WORK REQUEST:
Print, exactly and completely, every entry in the data.
↓↓↓
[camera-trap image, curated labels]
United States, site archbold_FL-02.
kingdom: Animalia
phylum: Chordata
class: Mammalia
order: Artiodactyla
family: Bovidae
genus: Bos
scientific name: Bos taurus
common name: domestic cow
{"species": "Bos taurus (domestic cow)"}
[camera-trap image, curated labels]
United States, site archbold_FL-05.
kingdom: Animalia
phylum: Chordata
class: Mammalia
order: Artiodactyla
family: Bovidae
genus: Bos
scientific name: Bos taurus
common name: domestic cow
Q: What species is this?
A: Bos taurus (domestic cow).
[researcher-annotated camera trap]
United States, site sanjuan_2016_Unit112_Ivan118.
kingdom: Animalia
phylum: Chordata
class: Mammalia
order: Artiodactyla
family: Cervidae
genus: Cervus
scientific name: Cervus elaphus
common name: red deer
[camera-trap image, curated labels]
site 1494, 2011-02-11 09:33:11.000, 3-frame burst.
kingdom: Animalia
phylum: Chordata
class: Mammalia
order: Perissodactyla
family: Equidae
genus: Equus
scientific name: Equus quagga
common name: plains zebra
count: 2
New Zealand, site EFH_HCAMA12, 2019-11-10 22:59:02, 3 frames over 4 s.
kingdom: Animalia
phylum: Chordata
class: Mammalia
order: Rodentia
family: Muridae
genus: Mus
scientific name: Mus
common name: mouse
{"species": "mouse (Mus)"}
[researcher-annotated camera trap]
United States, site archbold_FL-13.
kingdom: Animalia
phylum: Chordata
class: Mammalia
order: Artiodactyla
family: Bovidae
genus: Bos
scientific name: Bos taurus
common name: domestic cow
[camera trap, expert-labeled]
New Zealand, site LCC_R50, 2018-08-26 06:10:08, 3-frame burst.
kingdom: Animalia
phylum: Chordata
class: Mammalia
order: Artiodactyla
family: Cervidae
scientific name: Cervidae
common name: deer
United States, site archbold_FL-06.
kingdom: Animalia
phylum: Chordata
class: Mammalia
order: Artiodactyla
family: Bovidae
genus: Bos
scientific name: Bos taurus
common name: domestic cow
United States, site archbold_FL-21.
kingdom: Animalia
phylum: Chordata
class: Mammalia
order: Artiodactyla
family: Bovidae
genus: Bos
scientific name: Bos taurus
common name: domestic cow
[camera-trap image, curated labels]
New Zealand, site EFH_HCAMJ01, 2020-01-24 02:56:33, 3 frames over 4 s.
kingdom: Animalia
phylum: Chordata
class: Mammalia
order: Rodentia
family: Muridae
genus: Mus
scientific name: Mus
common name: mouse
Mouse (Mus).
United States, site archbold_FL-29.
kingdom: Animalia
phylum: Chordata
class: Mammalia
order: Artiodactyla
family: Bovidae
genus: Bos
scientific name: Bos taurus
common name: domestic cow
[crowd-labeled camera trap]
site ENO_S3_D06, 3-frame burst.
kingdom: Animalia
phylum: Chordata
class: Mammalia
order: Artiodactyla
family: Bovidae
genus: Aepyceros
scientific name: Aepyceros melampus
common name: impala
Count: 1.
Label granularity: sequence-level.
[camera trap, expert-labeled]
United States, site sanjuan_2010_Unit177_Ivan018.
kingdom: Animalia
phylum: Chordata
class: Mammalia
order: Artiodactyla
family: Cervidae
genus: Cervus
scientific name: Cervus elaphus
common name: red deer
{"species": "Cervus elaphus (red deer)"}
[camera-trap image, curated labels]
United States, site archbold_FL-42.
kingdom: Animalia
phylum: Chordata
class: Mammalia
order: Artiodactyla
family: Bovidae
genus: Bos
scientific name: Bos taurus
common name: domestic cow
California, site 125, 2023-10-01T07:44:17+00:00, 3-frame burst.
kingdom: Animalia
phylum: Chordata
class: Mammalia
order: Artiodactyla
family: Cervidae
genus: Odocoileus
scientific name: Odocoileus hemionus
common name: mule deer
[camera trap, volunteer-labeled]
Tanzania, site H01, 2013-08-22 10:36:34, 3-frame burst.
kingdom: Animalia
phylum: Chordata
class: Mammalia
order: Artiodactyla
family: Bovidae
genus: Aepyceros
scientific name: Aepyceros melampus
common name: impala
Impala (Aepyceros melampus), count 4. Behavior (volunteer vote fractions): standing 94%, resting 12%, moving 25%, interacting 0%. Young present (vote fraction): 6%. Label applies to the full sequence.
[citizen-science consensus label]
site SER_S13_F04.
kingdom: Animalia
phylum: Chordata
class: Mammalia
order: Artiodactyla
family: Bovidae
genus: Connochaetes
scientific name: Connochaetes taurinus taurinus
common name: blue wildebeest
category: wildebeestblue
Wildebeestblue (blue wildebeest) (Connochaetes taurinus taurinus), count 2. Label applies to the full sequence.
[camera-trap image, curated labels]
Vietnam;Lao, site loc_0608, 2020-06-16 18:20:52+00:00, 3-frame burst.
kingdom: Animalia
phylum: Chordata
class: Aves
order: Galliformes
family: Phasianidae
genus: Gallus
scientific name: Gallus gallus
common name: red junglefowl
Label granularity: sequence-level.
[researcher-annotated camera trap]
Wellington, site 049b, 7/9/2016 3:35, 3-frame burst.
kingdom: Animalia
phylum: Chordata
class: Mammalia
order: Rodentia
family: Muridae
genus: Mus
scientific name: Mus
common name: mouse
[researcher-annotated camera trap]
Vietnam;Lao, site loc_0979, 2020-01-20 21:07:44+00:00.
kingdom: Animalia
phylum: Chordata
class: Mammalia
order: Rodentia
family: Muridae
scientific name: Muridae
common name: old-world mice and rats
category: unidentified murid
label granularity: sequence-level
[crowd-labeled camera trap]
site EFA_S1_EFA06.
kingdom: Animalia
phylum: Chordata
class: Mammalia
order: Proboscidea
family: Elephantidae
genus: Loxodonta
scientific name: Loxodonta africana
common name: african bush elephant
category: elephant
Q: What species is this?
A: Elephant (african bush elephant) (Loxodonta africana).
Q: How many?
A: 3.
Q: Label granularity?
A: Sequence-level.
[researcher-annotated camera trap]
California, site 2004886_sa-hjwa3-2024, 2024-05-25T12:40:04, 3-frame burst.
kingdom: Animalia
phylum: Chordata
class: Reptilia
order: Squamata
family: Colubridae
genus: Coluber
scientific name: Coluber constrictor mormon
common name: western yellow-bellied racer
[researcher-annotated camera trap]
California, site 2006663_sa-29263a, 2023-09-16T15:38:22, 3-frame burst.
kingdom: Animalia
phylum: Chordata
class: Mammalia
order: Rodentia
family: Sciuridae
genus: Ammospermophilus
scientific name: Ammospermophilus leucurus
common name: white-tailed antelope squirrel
↑↑↑
SOLUTION FOR THIS TASK:
[camera-trap image, curated labels]
United States, site archbold_FL-02.
kingdom: Animalia
phylum: Chordata
class: Mammalia
order: Artiodactyla
family: Bovidae
genus: Bos
scientific name: Bos taurus
common name: domestic cow
{"species": "Bos taurus (domestic cow)"}
[camera-trap image, curated labels]
United States, site archbold_FL-05.
kingdom: Animalia
phylum: Chordata
class: Mammalia
order: Artiodactyla
family: Bovidae
genus: Bos
scientific name: Bos taurus
common name: domestic cow
Q: What species is this?
A: Bos taurus (domestic cow).
[researcher-annotated camera trap]
United States, site sanjuan_2016_Unit112_Ivan118.
kingdom: Animalia
phylum: Chordata
class: Mammalia
order: Artiodactyla
family: Cervidae
genus: Cervus
scientific name: Cervus elaphus
common name: red deer
[camera-trap image, curated labels]
site 1494, 2011-02-11 09:33:11.000, 3-frame burst.
kingdom: Animalia
phylum: Chordata
class: Mammalia
order: Perissodactyla
family: Equidae
genus: Equus
scientific name: Equus quagga
common name: plains zebra
count: 2
New Zealand, site EFH_HCAMA12, 2019-11-10 22:59:02, 3 frames over 4 s.
kingdom: Animalia
phylum: Chordata
class: Mammalia
order: Rodentia
family: Muridae
genus: Mus
scientific name: Mus
common name: mouse
{"species": "mouse (Mus)"}
[researcher-annotated camera trap]
United States, site archbold_FL-13.
kingdom: Animalia
phylum: Chordata
class: Mammalia
order: Artiodactyla
family: Bovidae
genus: Bos
scientific name: Bos taurus
common name: domestic cow
[camera trap, expert-labeled]
New Zealand, site LCC_R50, 2018-08-26 06:10:08, 3-frame burst.
kingdom: Animalia
phylum: Chordata
class: Mammalia
order: Artiodactyla
family: Cervidae
scientific name: Cervidae
common name: deer
United States, site archbold_FL-06.
kingdom: Animalia
phylum: Chordata
class: Mammalia
order: Artiodactyla
family: Bovidae
genus: Bos
scientific name: Bos taurus
common name: domestic cow
United States, site archbold_FL-21.
kingdom: Animalia
phylum: Chordata
class: Mammalia
order: Artiodactyla
family: Bovidae
genus: Bos
scientific name: Bos taurus
common name: domestic cow
[camera-trap image, curated labels]
New Zealand, site EFH_HCAMJ01, 2020-01-24 02:56:33, 3 frames over 4 s.
kingdom: Animalia
phylum: Chordata
class: Mammalia
order: Rodentia
family: Muridae
genus: Mus
scientific name: Mus
common name: mouse
Mouse (Mus).
United States, site archbold_FL-29.
kingdom: Animalia
phylum: Chordata
class: Mammalia
order: Artiodactyla
family: Bovidae
genus: Bos
scientific name: Bos taurus
common name: domestic cow
[crowd-labeled camera trap]
site ENO_S3_D06, 3-frame burst.
kingdom: Animalia
phylum: Chordata
class: Mammalia
order: Artiodactyla
family: Bovidae
genus: Aepyceros
scientific name: Aepyceros melampus
common name: impala
Count: 1.
Label granularity: sequence-level.
[camera trap, expert-labeled]
United States, site sanjuan_2010_Unit177_Ivan018.
kingdom: Animalia
phylum: Chordata
class: Mammalia
order: Artiodactyla
family: Cervidae
genus: Cervus
scientific name: Cervus elaphus
common name: red deer
{"species": "Cervus elaphus (red deer)"}
[camera-trap image, curated labels]
United States, site archbold_FL-42.
kingdom: Animalia
phylum: Chordata
class: Mammalia
order: Artiodactyla
family: Bovidae
genus: Bos
scientific name: Bos taurus
common name: domestic cow
California, site 125, 2023-10-01T07:44:17+00:00, 3-frame burst.
kingdom: Animalia
phylum: Chordata
class: Mammalia
order: Artiodactyla
family: Cervidae
genus: Odocoileus
scientific name: Odocoileus hemionus
common name: mule deer
[camera trap, volunteer-labeled]
Tanzania, site H01, 2013-08-22 10:36:34, 3-frame burst.
kingdom: Animalia
phylum: Chordata
class: Mammalia
order: Artiodactyla
family: Bovidae
genus: Aepyceros
scientific name: Aepyceros melampus
common name: impala
Impala (Aepyceros melampus), count 4. Behavior (volunteer vote fractions): standing 94%, resting 12%, moving 25%, interacting 0%. Young present (vote fraction): 6%. Label applies to the full sequence.
[citizen-science consensus label]
site SER_S13_F04.
kingdom: Animalia
phylum: Chordata
class: Mammalia
order: Artiodactyla
family: Bovidae
genus: Connochaetes
scientific name: Connochaetes taurinus taurinus
common name: blue wildebeest
category: wildebeestblue
Wildebeestblue (blue wildebeest) (Connochaetes taurinus taurinus), count 2. Label applies to the full sequence.
[camera-trap image, curated labels]
Vietnam;Lao, site loc_0608, 2020-06-16 18:20:52+00:00, 3-frame burst.
kingdom: Animalia
phylum: Chordata
class: Aves
order: Galliformes
family: Phasianidae
genus: Gallus
scientific name: Gallus gallus
common name: red junglefowl
Label granularity: sequence-level.
[researcher-annotated camera trap]
Wellington, site 049b, 7/9/2016 3:35, 3-frame burst.
kingdom: Animalia
phylum: Chordata
class: Mammalia
order: Rodentia
family: Muridae
genus: Mus
scientific name: Mus
common name: mouse
[researcher-annotated camera trap]
Vietnam;Lao, site loc_0979, 2020-01-20 21:07:44+00:00.
kingdom: Animalia
phylum: Chordata
class: Mammalia
order: Rodentia
family: Muridae
scientific name: Muridae
common name: old-world mice and rats
category: unidentified murid
label granularity: sequence-level
[crowd-labeled camera trap]
site EFA_S1_EFA06.
kingdom: Animalia
phylum: Chordata
class: Mammalia
order: Proboscidea
family: Elephantidae
genus: Loxodonta
scientific name: Loxodonta africana
common name: african bush elephant
category: elephant
Q: What species is this?
A: Elephant (african bush elephant) (Loxodonta africana).
Q: How many?
A: 3.
Q: Label granularity?
A: Sequence-level.
[researcher-annotated camera trap]
California, site 2004886_sa-hjwa3-2024, 2024-05-25T12:40:04, 3-frame burst.
kingdom: Animalia
phylum: Chordata
class: Reptilia
order: Squamata
family: Colubridae
genus: Coluber
scientific name: Coluber constrictor mormon
common name: western yellow-bellied racer
[researcher-annotated camera trap]
California, site 2006663_sa-29263a, 2023-09-16T15:38:22, 3-frame burst.
kingdom: Animalia
phylum: Chordata
class: Mammalia
order: Rodentia
family: Sciuridae
genus: Ammospermophilus
scientific name: Ammospermophilus leucurus
common name: white-tailed antelope squirrel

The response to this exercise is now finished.